I have received a question about how ECE might share information and resources about bullying after seeing the movie “Bullying.” This is an important topic and the question deserves a thoughtful response. What resources can we provide to our parents without suggesting that “bullying” is a concern for us in the same way that it may be a concern among older children? Maybe a way to start is sharing more directly what we find is appropriate for young children and how we work with that at ECE. I’m interested in hearing your thoughts – here are some of my ideas. This is a clarifying conversation that we can have amongst ourselves and with our families.
I don’t like the term “bullying” to be associated with early education, and especially not with ECE centers since I don’t believe that preschool children have the same other-centered focus and motivation as older children have who adopt bullying behavior. However, the beginnings of this behavior and the feelings underlying it are seen in young children and they can be addressed directly but without using this label that I find inappropriate when applied to very young children, even though their behavior at times may be thoughtless and the effect on other children might be painful.
At ECE we talk about our “3 rules” – take care of yourself, take care of others and take care of our school. Part of “taking care of yourself” is learning how to notice, identify and deal with your own feelings. Another part of “taking care of yourself” is learning how to stand up for yourself, to stand your ground, rather than adopt victim-like behavior that may invite others to take advantage of a perceived weakness.
Taking care of others includes noticing, identifying and dealing with their feelings. We can talk about teasing and how hurting feelings is of as much concern as hurting bodies. We begin to teach about empathy by asking children to look at another person’s face and say how they might be feeling, directing children to attend to the feelings of others and developing skill in understanding how you might determine what someone else is feeling. This starts with the littlest babies who have not yet begun to talk and develops as the children grow and develop. For example, we talk to babies about how they and others may be feeling. We put up posters showing faces of children demonstrating various feeling states and very young children will go to the poster any point to a sad, mad, joyful or fearful face to let us know how they feel at that time. We teach verbal children to ask others how they want to be treated, including asking, “Can I give you a hug?” An important part of respecting someone’s feelings is understanding that well-intentioned behavior must still be welcomed by the other person.

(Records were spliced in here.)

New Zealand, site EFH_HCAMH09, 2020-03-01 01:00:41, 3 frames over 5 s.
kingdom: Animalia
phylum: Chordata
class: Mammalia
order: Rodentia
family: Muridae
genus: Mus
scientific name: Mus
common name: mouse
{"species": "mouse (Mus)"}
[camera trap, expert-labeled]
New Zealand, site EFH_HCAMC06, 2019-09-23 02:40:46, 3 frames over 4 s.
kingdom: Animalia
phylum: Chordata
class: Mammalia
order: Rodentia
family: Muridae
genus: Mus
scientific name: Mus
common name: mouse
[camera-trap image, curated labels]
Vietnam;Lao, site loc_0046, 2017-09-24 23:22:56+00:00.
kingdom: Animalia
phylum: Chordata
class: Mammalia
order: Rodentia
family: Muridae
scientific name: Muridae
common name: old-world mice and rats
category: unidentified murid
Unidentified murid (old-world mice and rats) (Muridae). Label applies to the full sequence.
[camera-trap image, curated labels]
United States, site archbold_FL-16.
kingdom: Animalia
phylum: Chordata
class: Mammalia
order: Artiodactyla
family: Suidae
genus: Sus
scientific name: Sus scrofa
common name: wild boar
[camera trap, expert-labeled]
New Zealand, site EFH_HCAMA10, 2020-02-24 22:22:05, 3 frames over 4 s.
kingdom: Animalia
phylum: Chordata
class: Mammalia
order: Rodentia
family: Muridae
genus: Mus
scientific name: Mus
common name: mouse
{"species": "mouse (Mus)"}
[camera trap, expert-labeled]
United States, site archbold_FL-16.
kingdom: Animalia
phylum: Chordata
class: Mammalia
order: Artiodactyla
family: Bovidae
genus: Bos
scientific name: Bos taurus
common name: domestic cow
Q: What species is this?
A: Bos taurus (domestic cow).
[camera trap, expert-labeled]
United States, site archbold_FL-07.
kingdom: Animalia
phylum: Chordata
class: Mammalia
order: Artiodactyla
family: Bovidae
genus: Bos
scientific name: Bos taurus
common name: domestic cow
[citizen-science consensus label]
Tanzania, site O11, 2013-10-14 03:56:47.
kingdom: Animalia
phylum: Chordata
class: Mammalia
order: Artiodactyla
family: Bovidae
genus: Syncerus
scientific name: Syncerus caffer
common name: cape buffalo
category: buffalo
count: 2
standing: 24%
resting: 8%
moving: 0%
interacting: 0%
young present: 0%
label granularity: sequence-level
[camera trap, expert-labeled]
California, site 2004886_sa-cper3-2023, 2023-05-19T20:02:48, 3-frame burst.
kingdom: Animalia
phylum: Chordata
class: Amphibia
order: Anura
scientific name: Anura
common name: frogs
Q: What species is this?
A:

Goals for preschool children include caring about and actively beginning to take care of self, others and the environment. This includes learning about feelings, beginning to notice, name and deal with them. We want to be positive rather than negative in what we teach. For example, our Panda classroom teachers insightfully thought about helping four year old children to go from “don’t” to “do.” How do you take care of your friends – “don’t hurt them, don’t tease them,” and so on, goes to “help them, let them play.” Good pedagogy in this, just as in other subjects, involves learning what is and what isn’t. Preschool teachers can model understanding and consideration rather than judgment and punishment.
We teach the “ABC’s of Mindful Awareness Practices,” which are Attention, Balance and Compassion. MAPs includes sending “friendly wishes” to ourselves, our friends, our families, our country and the whole world: “May you be healthy, may you be safe, may you be at peace.”
We try to remember that all of this is a gentle introduction to things that take a lifetime to learn.